Section H.2: Open-Weight Model Families

Open-weight models can be downloaded, self-hosted, fine-tuned, and (with varying license restrictions) used commercially. They represent the best option for teams needing full control over their model deployment.

Meta Llama 3 / Llama 3.1 / Llama 4

Open Weights Llama License HuggingFace

Parameters	Llama 3: 8B, 70B; Llama 3.1: 8B, 70B, 405B; Llama 4: Scout (17B active / 109B total MoE), Maverick (17B active / 400B total MoE)
Context Length	Llama 3.1: 128K; Llama 4: 10M tokens (Scout), 1M (Maverick)
Architecture	Decoder-only transformer; Llama 4 uses Mixture of Experts
Key Strengths	Strong baseline for fine-tuning, large ecosystem, excellent community support, competitive with proprietary models at scale
License	Llama Community License (commercial use allowed with <700M MAU restriction)
Best For	Custom fine-tuning, self-hosted inference, research, production deployments needing full control

Mistral AI: Mistral / Mixtral / Mistral Large

Open Weights (select models) Apache 2.0 (7B, Mixtral) API + HuggingFace

Parameters	Mistral 7B; Mixtral 8x7B (47B total, 13B active), Mixtral 8x22B (141B total, 39B active); Mistral Large (123B); Mistral Small (24B)
Context Length	32K (7B, Mixtral); 128K (Mistral Large)
Architecture	Decoder-only; Mixtral uses Sparse MoE with top-2 routing
Key Strengths	Excellent quality/size ratio, efficient MoE inference, strong multilingual support, function calling
License	Apache 2.0 (Mistral 7B, Mixtral); proprietary (Mistral Large)
Best For	Cost-effective self-hosting, multilingual applications, MoE experimentation

DeepSeek-V3 / DeepSeek-R1

Open Weights MIT License API + HuggingFace

Parameters	DeepSeek-V3: 671B total (37B active MoE); DeepSeek-R1: 671B total (37B active MoE); R1 distilled variants: 1.5B, 7B, 8B, 14B, 32B, 70B
Context Length	128K tokens
Architecture	MoE with Multi-Head Latent Attention (MLA) and auxiliary-loss-free load balancing
Key Strengths	V3: frontier-class general ability at low inference cost; R1: state-of-the-art open reasoning with visible chain-of-thought
License	MIT (fully permissive)
Best For	Cost-efficient self-hosting of frontier-quality models, reasoning tasks (R1), distilled reasoning (R1-distill variants)

Qwen 2.5 / QwQ

Open Weights Apache 2.0 API + HuggingFace

Parameters	Qwen 2.5: 0.5B, 1.5B, 3B, 7B, 14B, 32B, 72B; QwQ-32B (reasoning variant)
Context Length	32K (base); 128K (72B, QwQ)
Architecture	Decoder-only transformer with GQA, SwiGLU, RoPE
Key Strengths	Excellent multilingual ability (especially CJK languages), strong coding (Qwen2.5-Coder), competitive reasoning (QwQ)
License	Apache 2.0 (most sizes); Qwen License for 72B
Best For	Multilingual applications, coding assistants, fine-tuning base models, reasoning (QwQ)

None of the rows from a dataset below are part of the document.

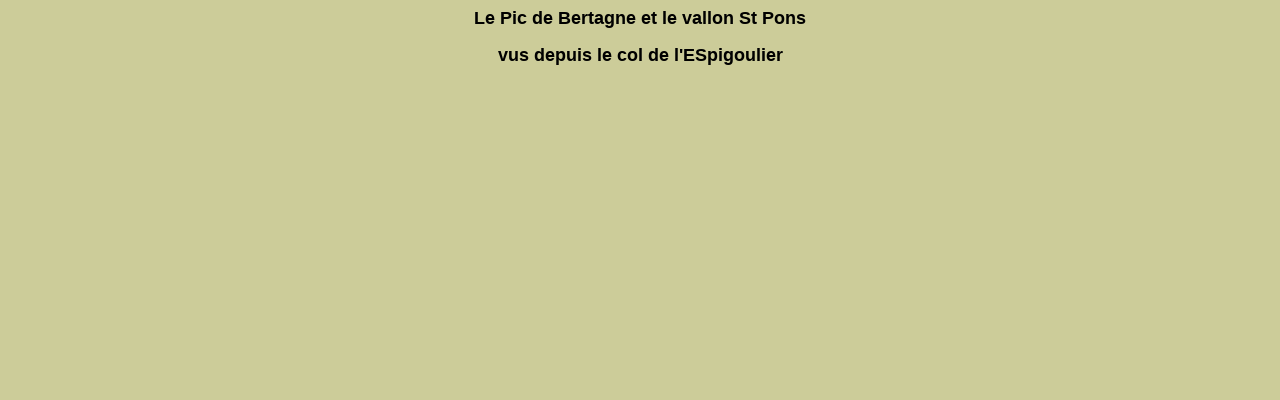

--- FILE ---
content_type: text/html
request_url: http://jlnony.fr/marseille/panorama/PAN_STE_BEAUME_12.html
body_size: 612
content:
<!DOCTYPE html PUBLIC "-//W3C//DTD HTML 4.01 Transitional//EN">
  <html> <head>
  <meta http-equiv="Content-Type" content="text/html; charset=iso-8859-1">
<title>PAN_STE_BEAUME_12</title>
</head>
<body bgcolor="#CCCC99">
<p><div align="center"><applet archive="panoStudioViewer.jar" code="panoStudioViewer.PanoStudioViewer.class" name="PAN_STE_BEAUME_12" width="640" height="400">
  <param name="file" value="PAN_STE_BEAUME_12.jpg">
  <param name="mintilt" value="-14.98">
  <param name="maxtilt" value="20.67">
  <param name="minpan" value="0.00">
  <param name="maxpan" value="186.90">
  <param name="pan" value="93.45">
  <param name="tilt" value="0.00">
  <param name="hfov" value="42.78">
  <param name="spherical" value="false">
  <param name="mouseSen" value="1.00">
  <param name="useStatusBar" value="false">
  <param name="loadString" value="Chargement :">
  <param name="title" value="">
  <param name="quality" value="1">
  <param name="showToolbar" value="true">
  <param name="lang" value="fr">
   </applet> </div></p>
   <div align="center">
     <p><strong><font size="4" face="Arial, Helvetica, sans-serif">Le Pic de Bertagne et le vallon St Pons</font></strong></p>
     <p><font size="4" face="Arial, Helvetica, sans-serif"><strong>vus depuis le col de l'ESpigoulier</strong></font></p>
</div>
</body></html>
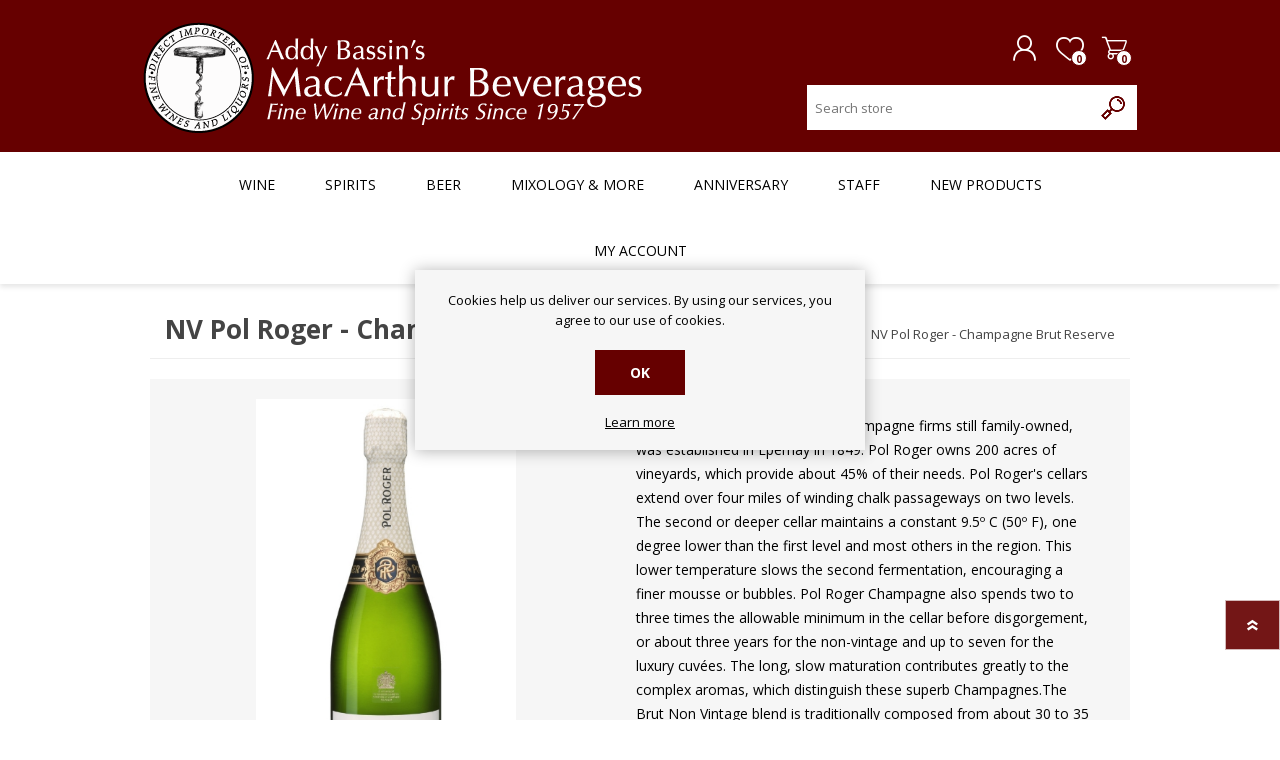

--- FILE ---
content_type: image/svg+xml
request_url: https://www.bassins.com/images/thumbs/gla/glass_wine_360.svg
body_size: 1476
content:
<?xml version="1.0" encoding="UTF-8"?>
<svg xmlns="http://www.w3.org/2000/svg" xmlns:xlink="http://www.w3.org/1999/xlink" width="140" height="140" viewBox="0 0 140 140" version="1.1">
<g id="surface1">
<path style=" stroke:none;fill-rule:evenodd;fill:rgb(84.313725%,84.313725%,84.313725%);fill-opacity:1;" d="M 137.480469 -0.078125 L 2.480469 -0.078125 L 2.480469 0.371094 C 2.480469 2.667969 1.941406 5.003906 1.546875 7.300781 C 0.972656 10.628906 0.503906 13.941406 0.324219 17.269531 C -1.433594 51.730469 25.484375 54.6875 51.292969 75.089844 C 65.09375 85.953125 66.890625 124.851562 57.546875 130.90625 C 46.761719 137.859375 3.632812 128.222656 3.632812 140.019531 L 136.222656 140.019531 C 136.222656 128.339844 93.09375 137.878906 82.308594 130.90625 C 72.929688 124.792969 74.796875 85.953125 88.601562 75.089844 C 114.550781 54.707031 141.292969 51.730469 139.496094 17.289062 C 139.496094 13.960938 138.847656 10.628906 138.273438 7.300781 C 137.878906 5.003906 137.339844 2.667969 137.339844 0.371094 L 137.339844 -0.078125 Z M 125.40625 5.761719 L 14.558594 5.761719 C 13.984375 9.65625 13.371094 13.84375 13.191406 17.445312 C 12.222656 36.152344 17.074219 47.523438 49.351562 64.734375 C 58.191406 69.445312 66.640625 71.199219 75.15625 69.992188 C 71.417969 69.023438 68.023438 67.703125 65.128906 66.097656 C 32.53125 49.664062 26.203125 39.484375 25.59375 21.453125 L 126.84375 21.453125 C 126.84375 20.15625 126.84375 18.859375 126.84375 17.5625 C 126.664062 14.015625 126.050781 9.773438 125.476562 5.878906 Z M 125.40625 5.761719 "/>
</g>
</svg>


--- FILE ---
content_type: application/javascript
request_url: https://api.ipify.org/?format=jsonp&callback=getIP
body_size: -47
content:
getIP({"ip":"18.191.191.226"});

Microsoft Phi-4 / Phi-4-mini

Open Weights MIT License HuggingFace

Parameters	Phi-4: 14B; Phi-4-mini: 3.8B
Context Length	16K tokens
Architecture	Decoder-only transformer; trained heavily on synthetic data and curated textbook-quality sources
Key Strengths	Exceptional performance at small sizes (especially math and reasoning), demonstrates the power of data quality over quantity
License	MIT
Best For	On-device deployment, edge inference, resource-constrained environments, research into data-efficient training

Google Gemma 3

Open Weights Gemma License HuggingFace + Kaggle

Parameters	1B, 4B, 12B, 27B
Context Length	32K tokens (text); 128K (27B)
Modalities	Text and image input (4B+); text output
Key Strengths	Strong multimodal understanding at small sizes, native vision capability, good fine-tuning base
License	Gemma Terms of Use (commercial use allowed with restrictions)
Best For	Multimodal applications on modest hardware, fine-tuning for specialized domains, on-device vision+language

License Differences Matter

Open weights does not mean open source. Check each model's license carefully: some (like Llama) restrict commercial use above certain revenue thresholds, while others (like Mistral's Apache-licensed models) have no such restrictions.